BEGIN

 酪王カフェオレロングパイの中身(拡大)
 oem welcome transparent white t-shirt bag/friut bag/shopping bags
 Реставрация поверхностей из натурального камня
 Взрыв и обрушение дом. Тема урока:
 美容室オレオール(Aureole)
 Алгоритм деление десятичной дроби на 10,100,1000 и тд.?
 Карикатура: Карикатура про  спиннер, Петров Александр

END
BEGIN

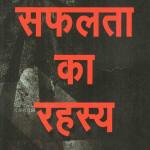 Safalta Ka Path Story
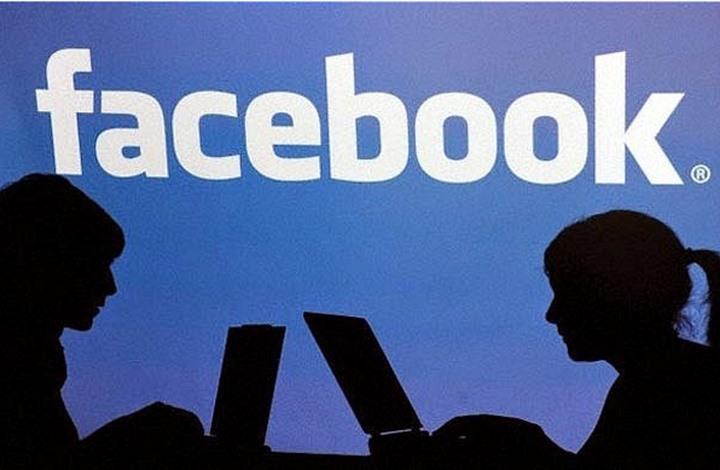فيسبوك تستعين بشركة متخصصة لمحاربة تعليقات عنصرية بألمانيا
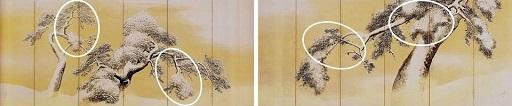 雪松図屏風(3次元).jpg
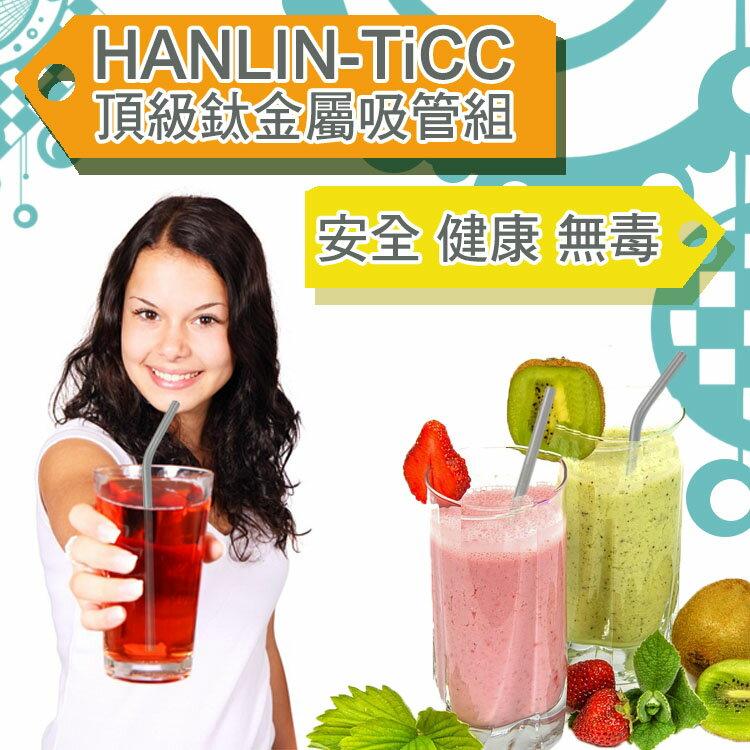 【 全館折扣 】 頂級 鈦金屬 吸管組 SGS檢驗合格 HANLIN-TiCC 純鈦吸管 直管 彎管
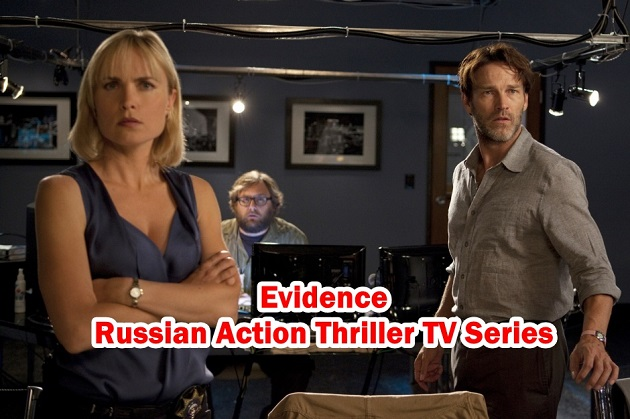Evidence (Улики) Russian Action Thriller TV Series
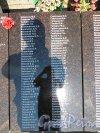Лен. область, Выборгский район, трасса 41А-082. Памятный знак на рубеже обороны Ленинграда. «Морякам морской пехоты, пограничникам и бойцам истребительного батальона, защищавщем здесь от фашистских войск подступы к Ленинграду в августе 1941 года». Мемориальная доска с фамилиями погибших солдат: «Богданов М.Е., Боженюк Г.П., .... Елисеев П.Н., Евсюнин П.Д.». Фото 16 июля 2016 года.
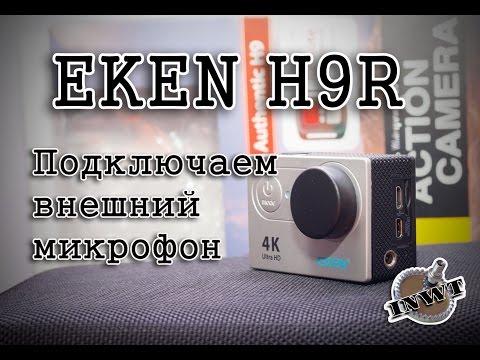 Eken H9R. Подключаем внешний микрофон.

END

### TASK TO COMPLETE
Look above for the line with "Evidence (Улики) Russian", then give again exactly every line from there through the line with "Eken H9R. Подключаем внешний микрофон.", skipping the pictures.

### PROBLEM SOLUTION
Evidence (Улики) Russian Action Thriller TV Series
Лен. область, Выборгский район, трасса 41А-082. Памятный знак на рубеже обороны Ленинграда. «Морякам морской пехоты, пограничникам и бойцам истребительного батальона, защищавщем здесь от фашистских войск подступы к Ленинграду в августе 1941 года». Мемориальная доска с фамилиями погибших солдат: «Богданов М.Е., Боженюк Г.П., .... Елисеев П.Н., Евсюнин П.Д.». Фото 16 июля 2016 года.
 Eken H9R. Подключаем внешний микрофон.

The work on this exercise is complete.